- REQUIRED WORK
1) In the KVM patch discussion, when does the kernel check TSC synchronization between CPUs?
2) Transcribe everything in the KVM patch discussion from "Actually it accounts" down to "VCPU->CPU switchs.".

- PASSAGE PROVIDED
##############################
Actually it accounts for several thousand cycles warp by the time the
kernel checks the TSC synchronization between CPU's, which happens very
early on boot.
You saw the hang on userspace init, by then there could be many
VCPU->CPU switchs.
>
> Anyway it should be in a separate patch.
How does the following look (minus proper changelog):
Index: kvm.quilt/arch/x86/kvm/vmx.c
===================================================================
--- kvm.quilt.orig/arch/x86/kvm/vmx.c
+++ kvm.quilt/arch/x86/kvm/vmx.c
@@ -47,6 +47,7 @@ struct vcpu_vmx {
struct kvm_vcpu vcpu;
int launched;
u8 fail;
+ u64 first_tsc;
u32 idt_vectoring_info;
struct kvm_msr_entry *guest_msrs;
struct kvm_msr_entry *host_msrs;
@@ -480,6 +481,7 @@ static void vmx_load_host_state(struct v
reload_host_efer(vmx);
}
+static void guest_write_tsc(u64 host_tsc, u64 guest_tsc);
/*
* Switches to specified vcpu, until a matching vcpu_put(), but assumes
* vcpu mutex is already taken.
##############################
[Data records]
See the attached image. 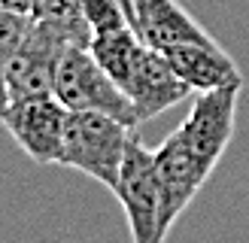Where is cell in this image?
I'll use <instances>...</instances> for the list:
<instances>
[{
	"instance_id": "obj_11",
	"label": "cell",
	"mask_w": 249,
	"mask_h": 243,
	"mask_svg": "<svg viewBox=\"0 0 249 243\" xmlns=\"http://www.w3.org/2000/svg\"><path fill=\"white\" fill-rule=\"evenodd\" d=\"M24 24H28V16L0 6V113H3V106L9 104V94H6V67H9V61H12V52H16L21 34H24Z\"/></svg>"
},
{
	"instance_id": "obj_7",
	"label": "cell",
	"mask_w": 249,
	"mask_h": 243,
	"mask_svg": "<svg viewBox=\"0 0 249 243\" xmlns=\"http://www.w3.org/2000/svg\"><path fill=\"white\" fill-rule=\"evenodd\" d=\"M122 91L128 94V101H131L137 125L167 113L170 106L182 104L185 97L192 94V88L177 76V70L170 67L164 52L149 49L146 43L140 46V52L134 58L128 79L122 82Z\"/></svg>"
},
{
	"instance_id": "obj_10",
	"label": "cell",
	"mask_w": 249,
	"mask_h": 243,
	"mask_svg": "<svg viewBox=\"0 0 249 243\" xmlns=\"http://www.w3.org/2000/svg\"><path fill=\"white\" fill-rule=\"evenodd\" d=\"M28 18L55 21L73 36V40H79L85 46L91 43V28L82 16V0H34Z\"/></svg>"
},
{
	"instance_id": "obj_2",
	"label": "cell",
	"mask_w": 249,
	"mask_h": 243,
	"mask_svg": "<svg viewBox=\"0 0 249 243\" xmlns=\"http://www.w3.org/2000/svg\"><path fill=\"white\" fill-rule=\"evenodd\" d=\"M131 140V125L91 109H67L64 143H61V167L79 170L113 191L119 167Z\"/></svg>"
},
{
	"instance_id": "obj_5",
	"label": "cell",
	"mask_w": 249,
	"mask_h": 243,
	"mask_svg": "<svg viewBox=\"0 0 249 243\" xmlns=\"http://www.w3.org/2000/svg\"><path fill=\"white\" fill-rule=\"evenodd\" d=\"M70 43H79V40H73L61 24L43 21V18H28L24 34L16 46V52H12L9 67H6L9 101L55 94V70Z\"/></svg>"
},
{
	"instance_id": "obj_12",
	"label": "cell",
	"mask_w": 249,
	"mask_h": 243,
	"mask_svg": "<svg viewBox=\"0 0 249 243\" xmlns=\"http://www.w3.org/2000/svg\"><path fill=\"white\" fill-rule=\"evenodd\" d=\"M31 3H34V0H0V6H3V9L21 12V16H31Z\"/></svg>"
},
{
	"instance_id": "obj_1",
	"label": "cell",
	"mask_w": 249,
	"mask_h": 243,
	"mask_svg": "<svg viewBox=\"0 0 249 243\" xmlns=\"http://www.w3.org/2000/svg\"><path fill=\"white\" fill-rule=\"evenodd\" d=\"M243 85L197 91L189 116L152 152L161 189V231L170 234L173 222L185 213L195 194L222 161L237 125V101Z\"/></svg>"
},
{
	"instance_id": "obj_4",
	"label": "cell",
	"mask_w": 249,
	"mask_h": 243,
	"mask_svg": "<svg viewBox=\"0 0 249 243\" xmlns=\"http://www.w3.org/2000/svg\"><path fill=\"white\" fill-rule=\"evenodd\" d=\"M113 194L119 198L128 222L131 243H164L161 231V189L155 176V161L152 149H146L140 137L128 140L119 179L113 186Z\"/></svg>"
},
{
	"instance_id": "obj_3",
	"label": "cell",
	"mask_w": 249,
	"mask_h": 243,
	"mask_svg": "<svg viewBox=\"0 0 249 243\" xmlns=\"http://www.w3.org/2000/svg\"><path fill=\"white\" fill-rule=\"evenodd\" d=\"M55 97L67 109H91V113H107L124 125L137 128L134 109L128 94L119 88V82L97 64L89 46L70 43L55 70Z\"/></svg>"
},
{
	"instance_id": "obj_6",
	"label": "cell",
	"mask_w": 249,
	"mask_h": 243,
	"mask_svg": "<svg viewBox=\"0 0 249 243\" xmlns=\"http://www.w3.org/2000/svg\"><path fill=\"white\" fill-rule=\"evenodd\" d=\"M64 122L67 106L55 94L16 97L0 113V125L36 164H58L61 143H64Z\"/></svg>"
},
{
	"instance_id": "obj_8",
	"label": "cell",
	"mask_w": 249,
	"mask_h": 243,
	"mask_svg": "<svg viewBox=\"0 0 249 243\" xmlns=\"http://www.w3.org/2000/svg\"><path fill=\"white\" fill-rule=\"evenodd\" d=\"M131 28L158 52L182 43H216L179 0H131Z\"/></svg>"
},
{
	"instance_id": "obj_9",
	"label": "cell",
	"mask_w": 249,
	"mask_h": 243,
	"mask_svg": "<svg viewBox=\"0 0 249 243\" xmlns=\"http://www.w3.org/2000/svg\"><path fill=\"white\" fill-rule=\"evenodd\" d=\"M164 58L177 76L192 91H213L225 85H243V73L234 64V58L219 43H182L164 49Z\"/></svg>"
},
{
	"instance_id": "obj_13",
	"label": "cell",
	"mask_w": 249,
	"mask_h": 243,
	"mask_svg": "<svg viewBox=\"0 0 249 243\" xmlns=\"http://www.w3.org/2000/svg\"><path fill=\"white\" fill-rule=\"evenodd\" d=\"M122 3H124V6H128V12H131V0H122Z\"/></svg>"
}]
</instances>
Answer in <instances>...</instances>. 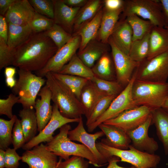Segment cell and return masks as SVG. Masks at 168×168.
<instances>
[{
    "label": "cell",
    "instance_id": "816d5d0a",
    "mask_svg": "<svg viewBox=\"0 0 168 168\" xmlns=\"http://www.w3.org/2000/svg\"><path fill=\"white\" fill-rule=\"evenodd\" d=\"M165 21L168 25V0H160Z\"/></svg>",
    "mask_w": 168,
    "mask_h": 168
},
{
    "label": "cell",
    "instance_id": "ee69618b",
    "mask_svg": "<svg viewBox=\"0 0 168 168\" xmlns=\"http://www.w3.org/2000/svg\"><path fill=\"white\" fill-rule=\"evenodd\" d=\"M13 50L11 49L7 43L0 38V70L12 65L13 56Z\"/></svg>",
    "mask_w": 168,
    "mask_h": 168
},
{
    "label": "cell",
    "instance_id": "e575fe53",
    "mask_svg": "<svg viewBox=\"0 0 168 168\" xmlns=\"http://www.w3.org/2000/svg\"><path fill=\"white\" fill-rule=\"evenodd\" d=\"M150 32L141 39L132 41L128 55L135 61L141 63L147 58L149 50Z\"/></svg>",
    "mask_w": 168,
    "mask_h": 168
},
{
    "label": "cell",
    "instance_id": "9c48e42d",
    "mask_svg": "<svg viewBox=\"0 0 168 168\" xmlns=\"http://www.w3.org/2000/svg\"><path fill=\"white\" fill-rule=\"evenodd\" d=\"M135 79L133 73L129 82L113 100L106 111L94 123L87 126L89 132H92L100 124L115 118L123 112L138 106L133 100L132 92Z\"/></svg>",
##############################
- RESPONSES TO THE TASKS
1) Very early on boot.

2)
Actually it accounts for several thousand cycles warp by the time the
kernel checks the TSC synchronization between CPU's, which happens very
early on boot.
You saw the hang on userspace init, by then there could be many
VCPU->CPU switchs.